------ Listed entries

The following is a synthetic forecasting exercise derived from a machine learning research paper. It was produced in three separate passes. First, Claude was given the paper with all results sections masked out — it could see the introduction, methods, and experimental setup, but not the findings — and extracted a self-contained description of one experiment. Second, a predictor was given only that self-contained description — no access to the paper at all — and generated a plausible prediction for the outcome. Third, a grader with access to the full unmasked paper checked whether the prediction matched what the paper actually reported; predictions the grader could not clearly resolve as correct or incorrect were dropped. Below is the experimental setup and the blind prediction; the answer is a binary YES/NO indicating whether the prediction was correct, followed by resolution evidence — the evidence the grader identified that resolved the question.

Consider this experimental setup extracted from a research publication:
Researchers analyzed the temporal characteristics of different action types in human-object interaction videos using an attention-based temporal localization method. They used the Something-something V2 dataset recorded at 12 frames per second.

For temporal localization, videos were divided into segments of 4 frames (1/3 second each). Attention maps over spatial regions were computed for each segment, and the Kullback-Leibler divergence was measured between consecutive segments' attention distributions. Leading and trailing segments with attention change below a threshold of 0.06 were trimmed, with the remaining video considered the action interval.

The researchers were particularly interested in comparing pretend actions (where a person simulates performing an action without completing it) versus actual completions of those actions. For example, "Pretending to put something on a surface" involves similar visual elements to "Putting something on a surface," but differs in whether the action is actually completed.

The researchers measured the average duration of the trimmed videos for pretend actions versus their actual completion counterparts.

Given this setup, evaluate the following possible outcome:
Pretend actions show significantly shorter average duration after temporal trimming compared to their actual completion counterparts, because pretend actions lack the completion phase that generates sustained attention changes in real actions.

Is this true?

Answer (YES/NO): NO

------------

**What the task asks:** Begin with the line above that has "Pretend actions show" and continue through the line that has "Is this true?", setting each one down exactly. Stop there.

**Result of this exercise:**
Pretend actions show significantly shorter average duration after temporal trimming compared to their actual completion counterparts, because pretend actions lack the completion phase that generates sustained attention changes in real actions.

Is this true?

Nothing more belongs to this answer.